What the task asks>
Copy every one of the entries below word for word, changing nothing.

Dataset items:
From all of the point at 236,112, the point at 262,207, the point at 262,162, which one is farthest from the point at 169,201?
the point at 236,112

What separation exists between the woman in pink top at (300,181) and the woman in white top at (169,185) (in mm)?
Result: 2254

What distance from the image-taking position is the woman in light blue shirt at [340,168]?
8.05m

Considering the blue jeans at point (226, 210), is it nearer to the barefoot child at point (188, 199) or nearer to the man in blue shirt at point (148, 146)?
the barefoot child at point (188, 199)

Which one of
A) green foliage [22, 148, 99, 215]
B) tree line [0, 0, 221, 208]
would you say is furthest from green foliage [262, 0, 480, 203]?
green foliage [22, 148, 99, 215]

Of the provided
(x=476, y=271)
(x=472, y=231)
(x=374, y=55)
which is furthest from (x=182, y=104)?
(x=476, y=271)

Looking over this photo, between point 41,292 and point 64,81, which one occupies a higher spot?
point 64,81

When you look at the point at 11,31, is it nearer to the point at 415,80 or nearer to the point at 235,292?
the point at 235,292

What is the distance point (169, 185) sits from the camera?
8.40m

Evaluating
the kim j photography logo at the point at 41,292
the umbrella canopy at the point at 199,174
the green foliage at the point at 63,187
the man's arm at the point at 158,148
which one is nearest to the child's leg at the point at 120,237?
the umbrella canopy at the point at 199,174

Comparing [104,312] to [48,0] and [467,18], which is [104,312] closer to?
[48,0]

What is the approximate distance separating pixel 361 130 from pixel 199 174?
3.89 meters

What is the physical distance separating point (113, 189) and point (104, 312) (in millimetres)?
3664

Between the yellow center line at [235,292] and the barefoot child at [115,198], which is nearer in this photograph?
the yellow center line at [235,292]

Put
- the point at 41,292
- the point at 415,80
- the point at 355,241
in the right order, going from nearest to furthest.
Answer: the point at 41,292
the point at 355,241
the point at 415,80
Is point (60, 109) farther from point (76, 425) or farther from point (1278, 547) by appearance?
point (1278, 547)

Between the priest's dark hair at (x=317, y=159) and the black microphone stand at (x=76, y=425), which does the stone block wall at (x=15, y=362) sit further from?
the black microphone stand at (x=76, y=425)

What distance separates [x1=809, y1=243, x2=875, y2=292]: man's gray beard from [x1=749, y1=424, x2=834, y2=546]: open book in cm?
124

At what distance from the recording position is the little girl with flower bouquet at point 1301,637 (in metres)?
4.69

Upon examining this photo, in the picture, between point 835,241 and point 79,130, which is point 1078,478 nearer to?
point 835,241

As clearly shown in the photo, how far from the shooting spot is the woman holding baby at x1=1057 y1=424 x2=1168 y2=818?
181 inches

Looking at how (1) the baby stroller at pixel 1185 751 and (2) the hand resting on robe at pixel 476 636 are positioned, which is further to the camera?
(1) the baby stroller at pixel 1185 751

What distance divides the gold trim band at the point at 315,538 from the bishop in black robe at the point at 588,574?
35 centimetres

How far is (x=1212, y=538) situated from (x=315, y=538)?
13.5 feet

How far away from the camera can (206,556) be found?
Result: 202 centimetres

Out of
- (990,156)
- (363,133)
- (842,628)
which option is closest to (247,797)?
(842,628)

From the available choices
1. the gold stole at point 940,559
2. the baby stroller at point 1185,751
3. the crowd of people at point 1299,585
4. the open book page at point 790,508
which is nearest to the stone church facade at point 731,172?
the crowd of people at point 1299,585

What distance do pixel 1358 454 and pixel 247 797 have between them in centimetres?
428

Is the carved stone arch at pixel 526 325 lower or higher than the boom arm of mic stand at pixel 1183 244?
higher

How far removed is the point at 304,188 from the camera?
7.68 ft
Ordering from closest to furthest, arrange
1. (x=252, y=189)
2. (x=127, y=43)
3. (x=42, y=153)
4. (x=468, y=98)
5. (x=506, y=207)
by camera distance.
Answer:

Exercise solution>
From all of the point at 236,112, the point at 262,207, the point at 262,162, which one is farthest from the point at 169,201?
the point at 236,112

What separation exists between the woman in pink top at (300,181) and the woman in white top at (169,185) (in mm)?
Result: 2254

What distance from the image-taking position is the woman in light blue shirt at [340,168]?
8.05m

Considering the blue jeans at point (226, 210), is it nearer to the barefoot child at point (188, 199) or nearer to the man in blue shirt at point (148, 146)?
the barefoot child at point (188, 199)

Which one of
A) green foliage [22, 148, 99, 215]
B) tree line [0, 0, 221, 208]
would you say is furthest from green foliage [262, 0, 480, 203]?
green foliage [22, 148, 99, 215]

Of the provided
(x=476, y=271)
(x=472, y=231)
(x=374, y=55)
which is furthest from (x=182, y=104)?
(x=476, y=271)

Looking over this photo, between point 41,292 and point 64,81, which one occupies a higher spot?
point 64,81

When you look at the point at 11,31, is it nearer to the point at 415,80 or nearer to the point at 235,292?
the point at 235,292

What is the distance point (169, 185) sits from the camera?
8.40m

Evaluating
the kim j photography logo at the point at 41,292
the umbrella canopy at the point at 199,174
the green foliage at the point at 63,187
the man's arm at the point at 158,148
which one is nearest to the child's leg at the point at 120,237?
the umbrella canopy at the point at 199,174

Comparing [104,312] to [48,0] and [467,18], which is [104,312] closer to?
[48,0]

What is the approximate distance separating pixel 361 130 from pixel 199 174?
3.89 meters

What is the physical distance separating point (113, 189) and point (104, 312) (in millimetres)?
3664

Between the yellow center line at [235,292] and the barefoot child at [115,198], which is nearer in this photograph?
the yellow center line at [235,292]

Put
- the point at 41,292
- the point at 415,80
- the point at 355,241
in the right order, going from nearest to furthest.
Answer: the point at 41,292
the point at 355,241
the point at 415,80
Is point (60, 109) farther from point (76, 425) or farther from point (1278, 547) by appearance?
point (1278, 547)

Between the priest's dark hair at (x=317, y=159) and the black microphone stand at (x=76, y=425), which does the stone block wall at (x=15, y=362) sit further from?
the black microphone stand at (x=76, y=425)

What distance separates [x1=809, y1=243, x2=875, y2=292]: man's gray beard from [x1=749, y1=424, x2=834, y2=546]: open book in cm?
124

At what distance from the recording position is the little girl with flower bouquet at point 1301,637 (in metres)?
4.69

Upon examining this photo, in the picture, between point 835,241 and point 79,130, which is point 1078,478 nearer to?
point 835,241

As clearly shown in the photo, how far from the shooting spot is the woman holding baby at x1=1057 y1=424 x2=1168 y2=818?
181 inches

Looking at how (1) the baby stroller at pixel 1185 751 and (2) the hand resting on robe at pixel 476 636 are positioned, which is further to the camera?
(1) the baby stroller at pixel 1185 751

What distance divides the gold trim band at the point at 315,538 from the bishop in black robe at the point at 588,574?
35 centimetres

How far is (x=1212, y=538) situated from (x=315, y=538)?
13.5 feet

How far away from the camera can (206,556) be found?
Result: 202 centimetres

Out of
- (990,156)
- (363,133)
- (842,628)
which option is closest to (247,797)?
(842,628)

From the available choices
1. the gold stole at point 940,559
2. the baby stroller at point 1185,751
3. the crowd of people at point 1299,585
4. the open book page at point 790,508
which is nearest to the stone church facade at point 731,172?
the crowd of people at point 1299,585

What distance do pixel 1358 454 and pixel 247 797 have between them in centimetres?
428

Is the carved stone arch at pixel 526 325 lower or higher than the boom arm of mic stand at pixel 1183 244?
higher

How far removed is the point at 304,188 from the camera?
7.68 ft
Ordering from closest to furthest, arrange
1. (x=252, y=189)
2. (x=127, y=43)
3. (x=42, y=153)
4. (x=468, y=98)
5. (x=506, y=207)
by camera distance.
Answer:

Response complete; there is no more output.